Para ele, a gestão Maggi "é ineficiente". O vereador contestou a defesa da administração estadual feita pelo colega parlamentar Chico 2000, que detalhou os investimentos do Estado na saúde pública da Capital. "Chico, a sua defesa do governo Blairo Maggi foi melancólica. Cuiabá está sofrendo com essa administração Maggi", disse Ivan, ao mudar de posição, já que até o ano passado era um dos principais defensores do governo da turma da botina, como é conhecido o grupo ligado ao governador.
O presidente do PPS da Capital afirmou que as "escolas bonitas" que o governo do Estado vem construindo acabam priorizando outras regiões em detrimento da Baixada Cuiabana. Segundo ele, das 54 construídas, somente duas estão na Grande Cuiabá, uma na própria Capital e outra em Várzea Grande. "É nessa região onde estão 30% da pobreza, mas o governo não demonstra esse tipo de preocupação", alfinetou o vereador.

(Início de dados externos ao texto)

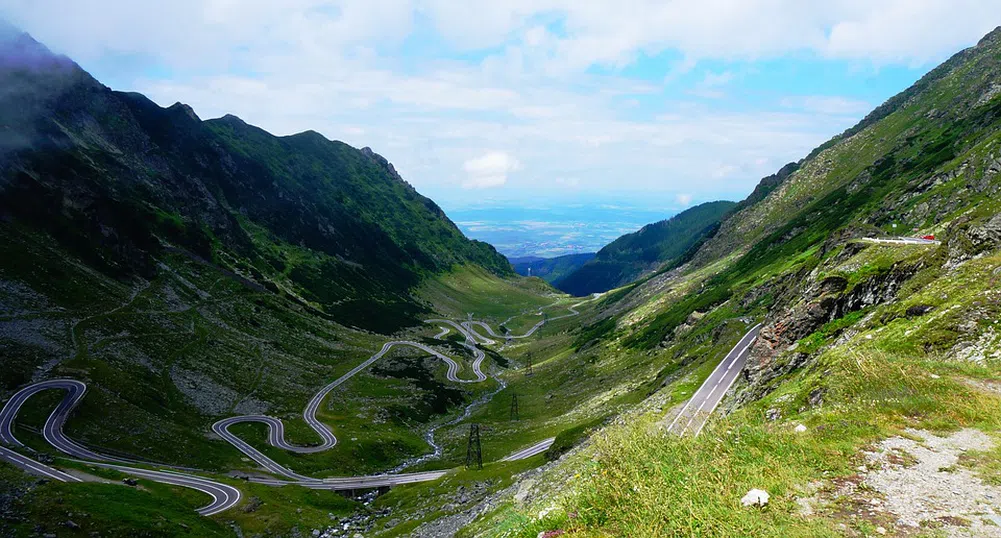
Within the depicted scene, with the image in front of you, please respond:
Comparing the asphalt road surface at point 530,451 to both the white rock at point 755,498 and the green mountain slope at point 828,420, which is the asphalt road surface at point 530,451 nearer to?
the green mountain slope at point 828,420

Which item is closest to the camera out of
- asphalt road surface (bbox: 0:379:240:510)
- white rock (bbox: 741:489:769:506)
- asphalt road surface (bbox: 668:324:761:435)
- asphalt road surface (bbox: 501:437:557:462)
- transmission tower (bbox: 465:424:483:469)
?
white rock (bbox: 741:489:769:506)

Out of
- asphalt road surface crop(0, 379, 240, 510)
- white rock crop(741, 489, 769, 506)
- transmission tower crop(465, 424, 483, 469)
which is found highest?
white rock crop(741, 489, 769, 506)

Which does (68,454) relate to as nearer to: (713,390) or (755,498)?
(713,390)

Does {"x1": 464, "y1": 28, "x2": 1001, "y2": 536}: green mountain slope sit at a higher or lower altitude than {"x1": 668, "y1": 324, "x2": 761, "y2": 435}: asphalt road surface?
higher

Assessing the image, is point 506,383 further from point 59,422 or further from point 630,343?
point 59,422

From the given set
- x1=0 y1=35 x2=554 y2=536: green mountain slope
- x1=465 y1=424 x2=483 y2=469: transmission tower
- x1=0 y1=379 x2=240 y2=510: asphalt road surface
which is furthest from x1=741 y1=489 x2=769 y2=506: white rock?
x1=0 y1=379 x2=240 y2=510: asphalt road surface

Após interromper 30 anos de militância política para assumir, em 2002, o cargo vitalício de conselheiro do Tribunal de Contas do Estado, Júlio Campos alimenta cada vez mais a expectativa de retomar à vida pública. Não fosse a resistência da família, ele já teria anunciado antecipadamente sua aposentadoria para poder concorrer, de novo, a Prefeitura de Várzea Grande.
O resultado da pesquisa Mark, feita em fevereiro no município e que aponta Júlio entre os principais favoritos, o deixou entusiasmado. Júlio não descarta se aposentar do TCE já em maio para poder entrar na disputa. Ele já foi prefeito de Várzea Grande, deputado federal, governador e senador. Comandou o PFL (hoje DEM) por mais de 20 anos. É irmão do ex-governador e hoje senador Jaime Campos.
Aos amigos, o conselheiro revelou que, se continuar com chances reais de eleição, não terá outro caminho senão concorrer a prefeitura nas urnas de 2008. Nesse caso, retornaria à vida pública com outro desafio maior, além da sucessão municipal: o Palácio Paiaguás. Em meio a tantas conjecturas sobre o pleito de 2010, o conselheiro percebe vácuo político na oposição ao governo Blairo Maggi.
É a partir dessa leitura que sonha em encarar uma candidatura a governador, já que considera Jaime "medroso". "O Jaime não entra em bola dividida. Só disputa se perceber que não corre risco de ser derrotado", comentou Júlio Campos, a um grupo de amigos.